Republicans say they want to make voting rules “uniform” across the state’s 159 counties.
“There are some counties that have as many voters as maybe a small neighborhood in Atlanta,” reports Stephen Fowler, who covers elections for Georgia Public Broadcasting. “And this would treat all of them the same, which would tend to make it harder for the bigger, more urban, more Democratic metro counties to account for everyone and get them through the early voting process — especially if vote by mail is restricted by some other measures in the legislature.”
The former president in his CPAC address on Sunday insisted on “an end to no-excuse absentee voting, strong voter ID laws and for the election to take place on one day,” CBS News reports. The Supreme Court, he added, “didn’t have the guts or the courage to make the right decision” on a case brought by his campaign to overturn the election won by Joe Biden.
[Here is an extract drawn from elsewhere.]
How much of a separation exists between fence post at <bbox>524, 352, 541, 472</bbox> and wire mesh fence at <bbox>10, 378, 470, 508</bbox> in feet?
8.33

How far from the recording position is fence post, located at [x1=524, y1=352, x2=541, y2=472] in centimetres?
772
Republicans including Trump promoted mail-in voting for decades until Democrats turned to it in large numbers in 2020.
Myrna Pérez of the Brennan Center describes “a very discernible and disturbing pattern” to reduce mail-in balloting — for example, by adding requirements to request a ballot or changing the rules for drop boxes. She described the bills as “attacks on methods of participation that had been used by older, white voters for a very, very long time.”
Mail-in balloting is questioned only now, Pérez said, because nonwhite voters have taken advantage of it. “There was very little attempt to hide the racialized nature” of the attacks on mail balloting in 2020, she said, noting that Trump allies constantly claimed corruption in big diverse cities such as Philadelphia, Atlanta and Detroit.
Like its allegiance to principles, the Constitution, and the United States of America itself, the Trump GOP’s allegiance to a particular voting method is only as old as the last election Republicans won using it. In fact, the only law that would satisfy the party of Trump is one that declares Republicans the winners no matter what a majority of voters say.